To repurpose an analogy: Suppose that you lived very far back in the past and suspected the people would eventually try to send rockets with astronauts to the moon. It’s true that it’s physically possible to build a rocket that shoots astronauts out aimlessly into the depths of space. Most possible rockets that are able to leave earth’s atmosphere would also send astronauts aimlessly out into the depths of space. But I don’t think it’d be rational to conclude, on these grounds, that future astronauts will probably be sent out into the depths of space. The fact that engineers don’t want to make rockets that do this, and are reasonably intelligent, and can learn from lower-stakes experiences (e.g. unmanned rockets and toy rockets), does quite a lot of work. If you’re not worried about just one single rocket trajectory failure, but systematically more severe trajectory failures (e.g. people sending larger and larger manned rockets out into the depths of space), then the rational degree of worry becomes increasingly low.
Even sillier example: It’s possible to make poisons, and there are way more substances that are deadly to people than there are substances that inoculate people are against coronavirus, but we don’t need to worry much about killing everyone in the process of developing and deploying coronavirus vaccines. This is true even if it turned out that we don’t currently know how to make an effective coronavirus vaccine.

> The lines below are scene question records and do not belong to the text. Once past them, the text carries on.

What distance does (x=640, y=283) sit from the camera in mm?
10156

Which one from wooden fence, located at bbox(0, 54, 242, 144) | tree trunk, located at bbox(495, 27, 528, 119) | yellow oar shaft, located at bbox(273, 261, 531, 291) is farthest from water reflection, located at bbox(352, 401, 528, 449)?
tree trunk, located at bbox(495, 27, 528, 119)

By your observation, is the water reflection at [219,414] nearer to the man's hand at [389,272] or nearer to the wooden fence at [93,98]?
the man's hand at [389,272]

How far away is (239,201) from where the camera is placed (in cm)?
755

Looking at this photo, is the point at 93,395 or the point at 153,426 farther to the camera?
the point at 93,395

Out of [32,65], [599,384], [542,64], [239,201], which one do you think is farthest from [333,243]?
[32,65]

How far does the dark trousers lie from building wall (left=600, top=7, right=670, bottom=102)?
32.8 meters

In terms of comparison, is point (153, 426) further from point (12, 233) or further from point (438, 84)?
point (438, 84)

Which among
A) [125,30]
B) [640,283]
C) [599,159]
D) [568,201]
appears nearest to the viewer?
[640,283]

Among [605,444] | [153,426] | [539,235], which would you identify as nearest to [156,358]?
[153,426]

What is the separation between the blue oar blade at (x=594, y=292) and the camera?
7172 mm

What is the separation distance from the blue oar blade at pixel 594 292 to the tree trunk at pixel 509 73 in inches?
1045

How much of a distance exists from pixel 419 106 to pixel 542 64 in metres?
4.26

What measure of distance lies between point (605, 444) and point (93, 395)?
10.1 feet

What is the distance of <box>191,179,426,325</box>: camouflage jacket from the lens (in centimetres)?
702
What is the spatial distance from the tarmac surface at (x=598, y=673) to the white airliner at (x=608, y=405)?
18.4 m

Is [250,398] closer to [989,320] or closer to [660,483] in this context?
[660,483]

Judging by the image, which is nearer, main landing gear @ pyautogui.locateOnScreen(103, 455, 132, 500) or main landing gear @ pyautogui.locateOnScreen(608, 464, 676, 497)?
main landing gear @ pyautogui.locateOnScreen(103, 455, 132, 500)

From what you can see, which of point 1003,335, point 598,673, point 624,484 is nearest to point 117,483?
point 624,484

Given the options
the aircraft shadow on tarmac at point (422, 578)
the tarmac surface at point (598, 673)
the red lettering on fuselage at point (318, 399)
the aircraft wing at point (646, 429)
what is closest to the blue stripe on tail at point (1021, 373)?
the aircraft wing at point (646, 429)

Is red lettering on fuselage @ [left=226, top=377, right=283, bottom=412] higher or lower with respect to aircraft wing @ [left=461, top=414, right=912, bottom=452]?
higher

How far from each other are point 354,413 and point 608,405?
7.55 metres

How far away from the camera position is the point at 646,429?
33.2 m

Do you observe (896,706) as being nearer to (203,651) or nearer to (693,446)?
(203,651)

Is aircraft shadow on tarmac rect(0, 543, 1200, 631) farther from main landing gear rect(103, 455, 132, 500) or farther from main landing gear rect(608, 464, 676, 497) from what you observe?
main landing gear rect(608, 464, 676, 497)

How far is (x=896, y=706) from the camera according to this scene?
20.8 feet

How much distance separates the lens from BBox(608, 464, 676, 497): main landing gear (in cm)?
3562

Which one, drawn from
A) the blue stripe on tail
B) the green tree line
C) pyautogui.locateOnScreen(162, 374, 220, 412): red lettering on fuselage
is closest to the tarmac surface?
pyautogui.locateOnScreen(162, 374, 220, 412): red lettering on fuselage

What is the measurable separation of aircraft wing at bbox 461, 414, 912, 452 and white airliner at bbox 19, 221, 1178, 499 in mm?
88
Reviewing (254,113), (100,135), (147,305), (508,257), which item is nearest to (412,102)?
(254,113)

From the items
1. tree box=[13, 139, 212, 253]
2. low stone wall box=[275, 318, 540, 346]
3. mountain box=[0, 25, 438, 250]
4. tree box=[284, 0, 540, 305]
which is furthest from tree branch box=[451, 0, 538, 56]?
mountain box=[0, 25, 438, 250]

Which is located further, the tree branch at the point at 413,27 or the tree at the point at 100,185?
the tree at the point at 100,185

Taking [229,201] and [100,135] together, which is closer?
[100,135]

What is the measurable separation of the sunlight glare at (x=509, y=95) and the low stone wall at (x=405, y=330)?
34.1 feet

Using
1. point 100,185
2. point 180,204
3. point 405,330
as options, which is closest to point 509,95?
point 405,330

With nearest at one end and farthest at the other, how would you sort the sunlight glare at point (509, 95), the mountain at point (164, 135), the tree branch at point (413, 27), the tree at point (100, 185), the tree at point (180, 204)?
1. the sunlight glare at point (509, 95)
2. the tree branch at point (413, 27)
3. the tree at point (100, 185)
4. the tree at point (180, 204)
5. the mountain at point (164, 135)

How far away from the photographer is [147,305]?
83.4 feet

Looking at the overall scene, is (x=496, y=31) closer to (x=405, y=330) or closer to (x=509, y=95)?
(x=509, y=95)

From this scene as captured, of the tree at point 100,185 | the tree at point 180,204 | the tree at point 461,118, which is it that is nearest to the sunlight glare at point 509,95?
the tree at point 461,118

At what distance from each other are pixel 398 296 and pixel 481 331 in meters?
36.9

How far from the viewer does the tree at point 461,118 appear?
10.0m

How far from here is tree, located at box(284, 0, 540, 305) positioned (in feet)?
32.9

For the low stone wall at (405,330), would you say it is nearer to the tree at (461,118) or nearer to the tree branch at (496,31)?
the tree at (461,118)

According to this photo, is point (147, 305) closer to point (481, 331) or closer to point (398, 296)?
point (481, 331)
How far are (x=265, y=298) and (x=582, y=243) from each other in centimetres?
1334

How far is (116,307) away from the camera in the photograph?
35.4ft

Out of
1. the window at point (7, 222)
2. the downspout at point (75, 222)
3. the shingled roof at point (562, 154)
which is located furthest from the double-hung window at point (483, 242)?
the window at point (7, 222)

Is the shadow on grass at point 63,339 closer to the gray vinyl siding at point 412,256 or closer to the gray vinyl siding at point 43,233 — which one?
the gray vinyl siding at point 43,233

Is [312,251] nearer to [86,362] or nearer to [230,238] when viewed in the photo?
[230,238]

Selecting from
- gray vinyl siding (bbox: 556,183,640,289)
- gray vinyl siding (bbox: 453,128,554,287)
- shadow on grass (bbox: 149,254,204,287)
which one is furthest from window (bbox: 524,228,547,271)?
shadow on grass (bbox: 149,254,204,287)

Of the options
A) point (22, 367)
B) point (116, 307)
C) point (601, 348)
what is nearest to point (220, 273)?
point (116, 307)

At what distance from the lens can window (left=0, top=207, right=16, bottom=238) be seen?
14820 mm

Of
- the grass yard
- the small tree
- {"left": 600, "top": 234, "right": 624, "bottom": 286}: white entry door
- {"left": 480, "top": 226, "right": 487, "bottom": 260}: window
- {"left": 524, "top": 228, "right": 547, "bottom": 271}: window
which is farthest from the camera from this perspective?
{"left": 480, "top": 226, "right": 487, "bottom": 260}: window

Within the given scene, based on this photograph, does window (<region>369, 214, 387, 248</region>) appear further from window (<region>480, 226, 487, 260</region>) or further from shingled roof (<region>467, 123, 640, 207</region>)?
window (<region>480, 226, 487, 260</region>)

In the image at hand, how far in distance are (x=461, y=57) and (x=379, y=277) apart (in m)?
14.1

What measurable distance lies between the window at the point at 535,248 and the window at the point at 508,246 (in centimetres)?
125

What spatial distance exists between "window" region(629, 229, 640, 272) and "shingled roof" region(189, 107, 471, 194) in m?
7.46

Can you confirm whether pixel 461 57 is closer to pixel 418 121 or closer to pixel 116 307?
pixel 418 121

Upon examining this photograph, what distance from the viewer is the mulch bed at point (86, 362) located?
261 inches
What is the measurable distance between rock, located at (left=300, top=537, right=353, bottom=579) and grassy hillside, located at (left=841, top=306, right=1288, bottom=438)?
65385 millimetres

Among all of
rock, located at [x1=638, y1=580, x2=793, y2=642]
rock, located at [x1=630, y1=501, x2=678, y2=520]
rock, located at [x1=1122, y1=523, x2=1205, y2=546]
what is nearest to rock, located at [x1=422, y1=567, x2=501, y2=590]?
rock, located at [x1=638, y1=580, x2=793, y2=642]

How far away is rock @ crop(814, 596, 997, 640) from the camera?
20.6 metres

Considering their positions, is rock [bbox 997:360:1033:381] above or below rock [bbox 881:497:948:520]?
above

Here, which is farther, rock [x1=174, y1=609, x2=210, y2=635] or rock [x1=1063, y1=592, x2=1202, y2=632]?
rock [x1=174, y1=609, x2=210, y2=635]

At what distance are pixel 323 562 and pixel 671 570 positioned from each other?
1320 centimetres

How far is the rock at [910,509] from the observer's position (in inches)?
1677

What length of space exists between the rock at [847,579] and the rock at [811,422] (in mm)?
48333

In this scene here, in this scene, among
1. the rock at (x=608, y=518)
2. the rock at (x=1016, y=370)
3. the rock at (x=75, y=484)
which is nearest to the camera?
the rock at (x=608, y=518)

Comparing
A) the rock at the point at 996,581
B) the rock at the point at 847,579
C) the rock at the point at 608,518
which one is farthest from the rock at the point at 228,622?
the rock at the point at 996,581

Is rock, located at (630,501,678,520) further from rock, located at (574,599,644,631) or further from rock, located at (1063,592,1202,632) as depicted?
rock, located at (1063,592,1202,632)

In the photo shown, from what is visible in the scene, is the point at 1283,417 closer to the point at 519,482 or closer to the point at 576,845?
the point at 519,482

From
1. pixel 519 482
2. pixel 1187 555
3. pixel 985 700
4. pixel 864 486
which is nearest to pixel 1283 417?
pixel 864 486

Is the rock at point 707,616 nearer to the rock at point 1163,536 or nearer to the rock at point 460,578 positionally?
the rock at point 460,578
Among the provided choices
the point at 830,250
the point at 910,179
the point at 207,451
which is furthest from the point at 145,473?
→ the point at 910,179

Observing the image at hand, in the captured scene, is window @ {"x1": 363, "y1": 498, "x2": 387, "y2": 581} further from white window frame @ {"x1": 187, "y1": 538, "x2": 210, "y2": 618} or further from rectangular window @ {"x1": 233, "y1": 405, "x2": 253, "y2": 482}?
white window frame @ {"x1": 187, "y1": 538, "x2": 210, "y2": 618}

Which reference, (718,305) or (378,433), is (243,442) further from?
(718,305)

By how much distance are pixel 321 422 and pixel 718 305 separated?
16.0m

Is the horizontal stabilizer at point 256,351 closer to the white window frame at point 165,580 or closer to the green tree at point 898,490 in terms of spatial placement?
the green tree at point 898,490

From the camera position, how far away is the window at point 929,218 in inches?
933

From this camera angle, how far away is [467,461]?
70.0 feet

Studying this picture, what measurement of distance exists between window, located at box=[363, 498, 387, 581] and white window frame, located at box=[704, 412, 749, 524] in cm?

I think the OT and ICT on their own almost definitely aren’t enough to justify an above 1% credence in extinction from AI. To get the rational credence up into (e.g) the 10%-50% range, I think that stuff like mesa-optimization concerns, discontinuity premises, explanations of how plausible development techniques/processes could go badly wrong, and explanations of dynamics around AI unnoticed deceptive tendencies still need to do almost all of the work.
(Although a lot depends on how high a credence we’re trying to justify. A 1% credence in human extinction from misaligned AI is more than enough, IMO, to justify a ton of research effort, although it also probably has pretty different prioritization implications than a 50% credence.)